Foto: Marcelo Camargo / Agência Brasil
Depois de
mais de 20 anos de luta pela emancipação, Boa Esperança do Norte (MT) foi
desmembrado das cidades de Nova Ubiratã e Sorriso e se tornará o mais jovem
município do país.
A criação
da cidade foi autorizada após decisão do STF (Supremo Tribunal Federal) em
sessão virtual realizada em 6 de outubro. Com isso, tornou-se o 5.569º
município brasileiro e será o caçula das eleições de 2024, quando pela primeira
vez vai eleger prefeito e vereadores.
Com cerca
de 7.000 habitantes, Boa Esperança do Norte tem o agronegócio como principal
pilar de sua economia e há ao menos duas décadas vinha lutando por sua
emancipação. O então distrito fica a 132 km da zona urbana de Sorriso e a 73 km
de Nova Ubiratã.
Na eleição
do ano passado, as duas cidades deram ampla maioria ao ex-presidente Jair
Bolsonaro (PL), cuja votação chegou a 74% no segundo turno em Sorriso e a 60%
em Nova Ubiratã.
Boa
Esperança do Norte chegou a ser emancipada em março de 2000 após a aprovação de
uma lei pela Assembleia Legislativa de Mato Grosso. Contudo, naquele mesmo ano,
o Tribunal de Justiça declarou a lei inconstitucional após um mandado de
segurança impetrado pelo município de Nova Ubiratã.
A decisão
foi revertida na última semana, quando o STF julgou uma ADPF (Arguição de
Descumprimento de Preceito Fundamental) movida pelo MDB e validou por 8 votos a
3 a lei que criou o município.
O relator
da ação, ministro Luís Roberto Barroso, votou contra a emancipação do município
e destacou jurisprudência que aponta para a inexistência de Lei Complementar
Federal que trate do assunto, o que impediria a criação, fusão, incorporação ou
desmembramento de novos municípios.
Mas
prevaleceu no julgamento a divergência aberta pelo ministro Gilmar Mendes, para
quem a lei estadual que criou o município em 2000 preencheu todos os requisitos
exigidos pela legislação vigente na época.
Natural do
estado de Mato Grosso, onde sua família atua na política local, Gilmar já teve
posição semelhante ao relatar ações que resultaram na criação de novos
municípios no estado, casos de Ipiranga do Norte e Itanhangá.
Em seu
voto, o ministro argumentou que Tribunal de Justiça de Mato Grosso não poderia
declarar a inconstitucionalidade da criação da cidade por meio de mandado de
segurança e disse que Boa Esperança do Norte reúne condições sociais e
econômicas para se tornar um município.
"A
pretensão de instalação do município de Boa Esperança do Norte não aparenta ser
irrefletida ou motivada pelo mero intuito de aumento da máquina pública para a
criação de novos cargos e a captação de recursos públicos em âmbito
local", afirmou.
O
entendimento foi acompanhado pelos ministros Dias Toffoli, Luiz Fux, Alexandre
de Moraes, Kassio Nunes Marques, André Mendonça e Cristiano Zanin e Rosa Weber,
que deixou a corte em 30 de setembro.
O pleito de
emancipação foi apoiado pelo município de Sorriso, que deve contribuir com
cerca de 20% do território da nova cidade.

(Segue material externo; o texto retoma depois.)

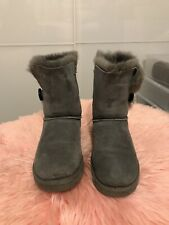Uggs Bailey Button Size 7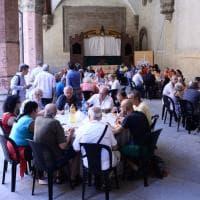 La carità non va in vacanza: pranzo di Ferragosto per 200 poveri a Bologna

Os demais 80% são uma área de 360
mil hectares que pertenciam à cidade de Nova Ubiratã.
Prefeito de
Sorriso, Ari Lafin (PSDB) celebrou a emancipação: "A partir de agora,
Sorriso passa a deixar de nutrir uma relação de mãe e filha com Boa Esperança,
e passa a vivenciar uma relação de cidades irmãs, que seguem se apoiando
mutuamente e crescendo em bloco, junto aos outros municípios da região".
O prefeito
de Nova Ubiratã, Edegar José Bernardi, conhecido como Neninho da Nevada (PRTB),
não fez comentários públicos sobre a emancipação do distrito.
Até então,
a cidade mais jovem do Brasil era Pescaria Brava (SC), que teve a sua
emancipação confirmada em 2012. O município foi criado por uma lei estadual de
2003, que resultou em uma batalha judicial que perdurou por quase uma década. A
cidade elegeu seu primeiro prefeito em 2012.
A
Constituição Federal aprovada em 1988 previa que a criação, a incorporação, a
fusão e o desmembramento de municípios serão feitos por lei estadual.
Cada estado
tinha uma lei própria que definia os critérios para criar novas cidades, o que
levou a um aumento acelerado no número de prefeituras. Uma em cada cinco
cidades brasileiras foi criada após a Constituição de 1988.
Em 1996,
foi aprovada uma emenda à Constituição que condicionou a criação de novas
cidades à aprovação de uma lei federal, que definiria critérios para verificar
a viabilidade do município.
Desde
então, o Congresso aprovou várias normas para regulamentar a questão, mas que
acabaram vetadas pelo Poder Executivo.
O último
veto se deu em 2014, na gestão Dilma Rousseff. Em 2015, a proposta foi
ressuscitada, mas não chegou a ser aprovada pelo Congresso.
Em 2008,
uma nova emenda constitucional convalidou os atos de criação, fusão,
incorporação e desmembramento de municípios cuja lei tivesse sido publicada até
31 de dezembro de 2006, desde que atendidos os demais requisitos estabelecidos
na legislação estadual na época de sua criação.
Desde
então, a emenda regularizou a situação de 63 municípios brasileiros que podiam
ter sua emancipação anulada por terem sido criados em desacordo com a
Constituição.
Entre as
regras previstas estavam a necessidade de a população do novo município e do
que foi desmembrado ser de, pelo menos, 6.000 habitantes no Norte e
Centro-Oeste; 12 mil no Nordeste; e 20 mil no Sul e Sudeste.
Em 2019, o
governo Bolsonaro apresentou um pacote para controlar as despesas públicas que
previa que municípios pequenos sem autonomia financeira podiam ser fundidos a
cidades vizinhas a partir de 2025.
Pela
proposta, cidades com menos de 5.000 habitantes e arrecadação própria menor que
10% da receita total teriam que fundir a estrutura administrativa (prefeitura e
Câmara) com municípios vizinhos.
Na época, a
CNM (Confederação Nacional dos Municípios) estimou que a medida afetaria 1.220
cidades. O pacote, contudo, irritou deputados e senadores e acabou não
prosperando.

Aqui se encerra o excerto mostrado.